# [TEXT SECTION]
+ + + + + + +
The item that has been purchased most often in terms of days is the white hanging heart t-light holder. Let’s look at its distribution of sold/returned quantities per day:

retail %>%
  filter(StockCode == "85123A") %>%
  group_by(day, income_return) %>%
  summarise(sum = sum(Quantity)) %>%
  ggplot(aes(x = day, y = sum, color = income_return)) +
    facet_wrap(~ income_return, ncol = 1, scales = "free") +
    geom_line(size = 1, alpha = 0.5) +
    scale_color_manual(values = palette_light()) +
    theme_tq() +
    labs(x = "",
         y = "sum of quantities",
         color = "",
         title = "Transactions of WHITE HANGING HEART T-LIGHT HOLDER")


Preparing data for modeling by day

There are of course, infinitely more ways to visualize data but for now, I think we have enough of a feel for the data that we can start preparing a dataset for modeling. Because we have only limited information in that we only have data for one year, we might not have enough data to accurately forecast or model time-dependent trends. But we can try by creating a table of features per day.


Which customers are repeat customers?

If the customer ID has been recorded on more than one day (i.e., they have made multiple transactions during the year of recording), they are considered repeat customers. As we can see in the plot, the majority of customers are repeat customers.

rep_customer <- retail %>%
  group_by(day, CustomerID) %>%
  summarise(sum = sum(Quantity)) %>%
  group_by(CustomerID) %>%
  summarise(n = n()) %>%
  mutate(repeat_customer = ifelse(n > 1, "repeat_cust", "one_time_cust"))

length(which(rep_customer$repeat_customer == "repeat_cust"))
## [1] 2992
rep_customer_day <- left_join(retail, rep_customer, by = "CustomerID") %>%
  distinct(day, CustomerID, repeat_customer) %>%
  group_by(day, repeat_customer) %>%
  summarise(n = n()) %>%
  spread(key = repeat_customer, value = n)
rep_customer %>%
  group_by(repeat_customer) %>%
  summarise(n = n()) %>%
  mutate(prop = n / sum(n)) %>%
  ggplot(aes(x = "", y = prop, fill = repeat_customer)) +
    geom_bar(stat = "identity", alpha = 0.8) +
    coord_polar("y", start = 0) +
    scale_fill_manual(values = palette_light()) +
    theme_tq() +
    theme(legend.position = "right") +
    labs(x = "",
         y = "",
         fill = "",
         title = "Proportion of one-time & repeat customers")


Transactions, quantities and items per customer and day

I am calculating the following metrics per day and customer.
+ + + + + + +
# [SOURCE MATERIAL]
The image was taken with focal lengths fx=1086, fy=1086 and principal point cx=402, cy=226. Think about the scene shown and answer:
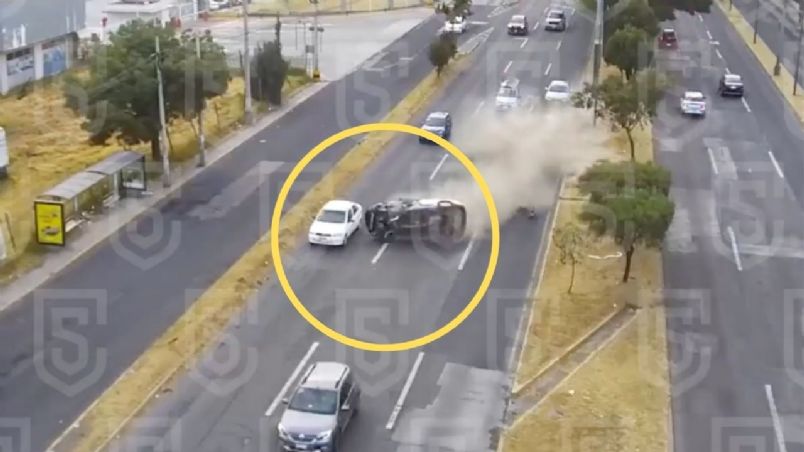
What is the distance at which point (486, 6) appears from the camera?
85.4m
+ + + + + + +
# [TASKS FOR THIS EXERCISE]
- 1) In the online retail analysis, what condition makes a customer a repeat customer?
- 2) Pick up the online retail analysis right after its final sentence and carry it on.

# [RESPONSES FOR EACH TASK]
- 1) The customer ID has been recorded on more than one day.

- 2)
  • n: number of different items purchased/returned per customer per day
  • sum_it: net sum of items (quantity) purchased/returned per customer per day
  • sum_in: mean net income per customer per day

From these, I can further calculate mean numbers per day:

  • mean_in_cust: mean net income from all customers per day
  • mean_quant_cust: mean net quantities of items from all customers per day
  • mean_items_cust: mean number of items from all customers per day
customer_purch <- retail %>%
  group_by(day, CustomerID) %>%
  summarise(n = n(),
            sum_it = sum(Quantity),
            sum_in = sum(income)) %>%
  group_by(day) %>%
  summarise(mean_in_cust = mean(sum_in),
            mean_quant_cust = mean(sum_it),
            mean_items_cust = mean(n))
customer_purch %>%
  gather(x, y, mean_in_cust:mean_items_cust) %>%
  ggplot(aes(x = day, y = y)) +
    facet_wrap(~ x, ncol = 1, scales = "free") +
    geom_line(color = palette_light()[[1]], size = 1, alpha = 0.8) +
    geom_smooth(color = palette_light()[[2]], method = 'loess') +
    theme_tq() +
    labs(x = "", 
         y = "")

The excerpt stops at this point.